Similarly, Red Cell members at Penn State investigate threats and opportunities in a range of scenarios and test the effectiveness of possible responses. The Red Cell Lab has collaborated with the Marine Corps Warfighting Lab, the Office of the Secretary of Defense for Intelligence, the Penn State Office of Emergency Management, Boeing Corporation and the U.S. Army War College.
Col. Jake Graham, professor of practice in information sciences and technology, said that while the lab can easily adapt its research to military, counterterrorism and security missions, lab members are also using their expertise to analyze possible outcomes in emergency and natural disaster relief operations.
The lab features advanced technology for information visualization, including 3-D visual displays. Researchers can even print out three-dimensional models using a 3-D printer. This allows researchers to physically hold and examine models of data, rather than just observing the information on a video screen.
In one recent project, Red Cell students helped the military understand how insurgents might use unconventional tactics to defend against aircraft and helicopter attacks. Graham said Red Cell students are also devising a game that will analyze how communities will cooperate -- or compete -- for resources during natural disasters.
"Every professor tries to bring real problems and challenges to the classroom," he said. "What I try to do is bring those real problems to life."
Uncovering Biases
Researchers and students have collaborated with the staff of Raytheon Intelligence and Information Systems, a defense contractor, to design a series of games that helps detect judgment biases. Since the Sept. 11 terrorist attacks, Graham explained, the intelligence community has studied bias as a serious handicap in making decisions based on intelligence. For example, many critics blame the failure to detect warning signs that Al Qaeda was preparing to attack the United States on the biases of intelligence agents and flawed problem-solving methods -- heuristics.
"It isn't just the 9-11 attacks that we're studying," said Graham. "There were several national intelligence failures, including the determination that there were weapons of mass destruction in Iraq, that were fraught with heuristic errors and biases."
Another mission for the lab is to investigate how to best integrate human intelligence with computer-based intelligence, often referred to as hard and soft sensor analysis. As computer sensors, cameras and other intelligence-gathering devices become ubiquitous, enormous amounts of data are now available to analysts. However, Graham said the availability of data does not always translate to intelligence. The way people process information is distinct from how computers do it, he said.

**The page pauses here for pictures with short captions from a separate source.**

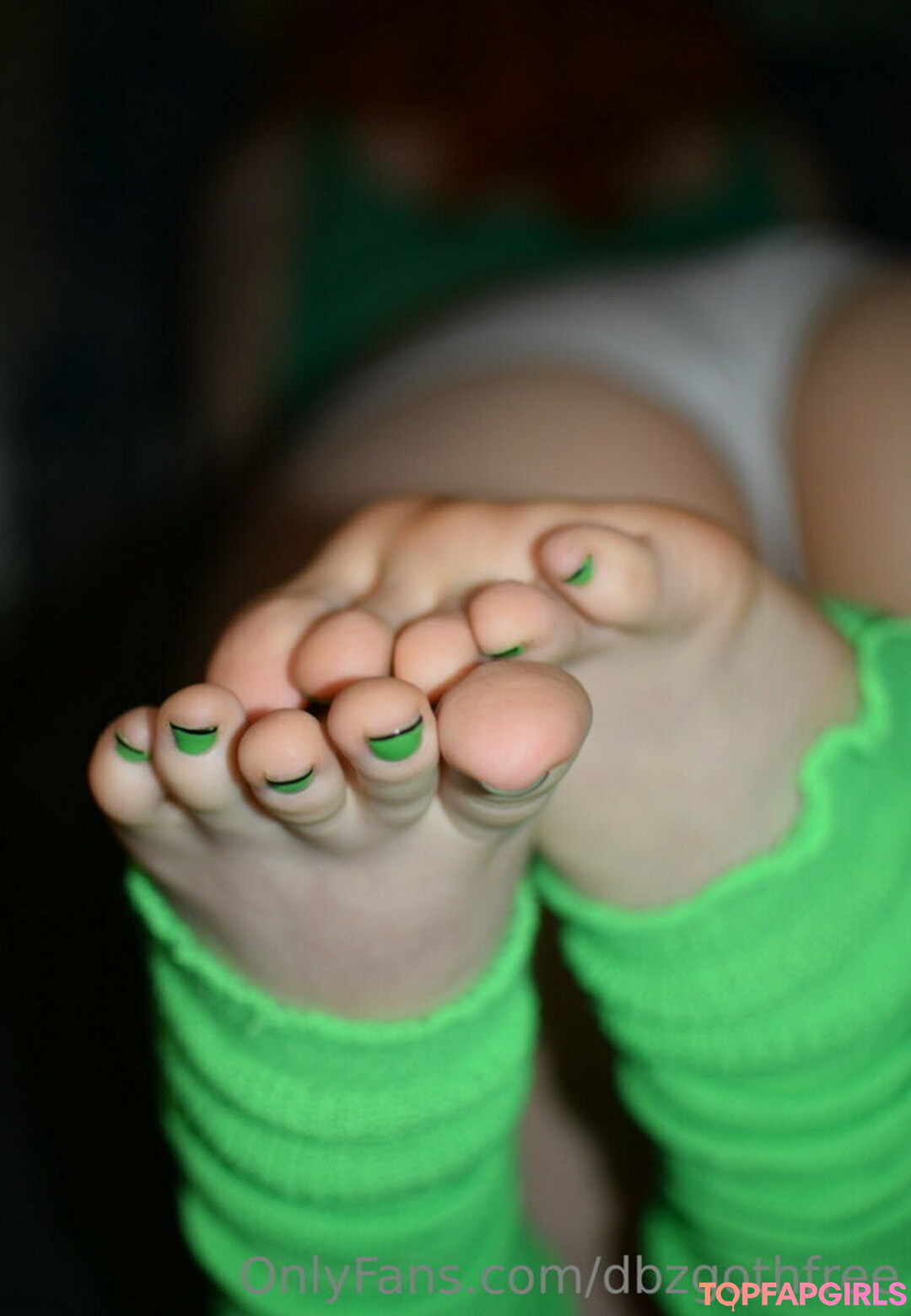 Foto desnuda filtrada de OnlyFans de Dbzgothfree #6 Foto desnuda filtrada de OnlyFans de Dbzgothfree #6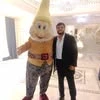 Студия организации праздников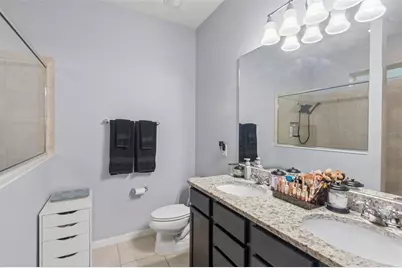 5319 Fallen Leaf Drive, Riverview, FL 33578 - Photo 28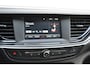 Opel Insignia Sports Tourer 1.5 Turbo Business+ Stoel/stuur verwarming | Trekhaak | Cruise Control | Camera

For instance, a camera that shows a person walking down the street cannot easily ascertain the motive of that person. Human observers, on the other hand, may offer information that is clouded by their own biases and less concrete than that given by hard sensors. "For example, you may ask a person the distance of an object and they may tell you it was 'a ways away,' " Graham said. "That could mean different things to different people."
In the lab, researchers can run complete experiments to offer new ways to leverage information from both types of sensors -- human and computer.
Graham also has developed robust game-based tools for intelligence research. The Synthetic Counter Insurgency, or SYNCOIN, is a dataset of fictitious but realistic messages and intelligence reports about insurgent activity in Baghdad.
Recently, intelligence analysts at Raytheon used the SYNCOIN data to design a game-based exercise to determine if detecting confirmation bias was possible. The researchers at Raytheon said they expect the game may one day be used to develop training techniques.
Taking the Pulse
As the tumultuous, grass-roots uprisings of the Arab Spring seem to indicate, social networks like Facebook and Twitter increasingly play a central role in communicating goals and organizing responses to everything from popular unrest to natural disasters.
Red Cell students tested have how people may use Twitter during an emergency, such as the touchdown of a tornado. Graham said the teams experiment with both positive uses of the social network -- distributing aid and medical care -- and negative uses -- identifying targets for possible looting.
David Hall, dean of the College of Information Sciences and Technology, said the Red Cell Lab goes to the heart of the College and the University's mission, not only providing research and service to the community, but involving students as researchers.
"What Jake has done here at Red Cell Lab is interesting," Hall said. "The students are the researchers and, in a way, they also become the research subjects."
Matthew J. Lesniewski, a research assistant in the Red Cell Lab, said his experience has given him opportunities he probably would not have had at other universities, including working with Penn State Emergency Management on how social media may influence how emergency workers respond to a disaster.
"This semester, we were able to participate in a joint Emergency Operations Center (EOC) exercise where men and women from a number of Penn State offices and Centre County emergency services responded to a mock disaster," Lesniewski said. "In doing so, we learned a great deal about how our social media technologies play a role during a crisis."
Lesniewski said the flexibility of the Red Cell Lab learning environment allows him to study current situations in near-real time.
"If I see a trend or pattern forming in current events, or if I happen upon an interesting case study that offers a challenging analytical vignette, I have the freedom to investigate with the full support of the Red Cell Lab," Lesniewski said.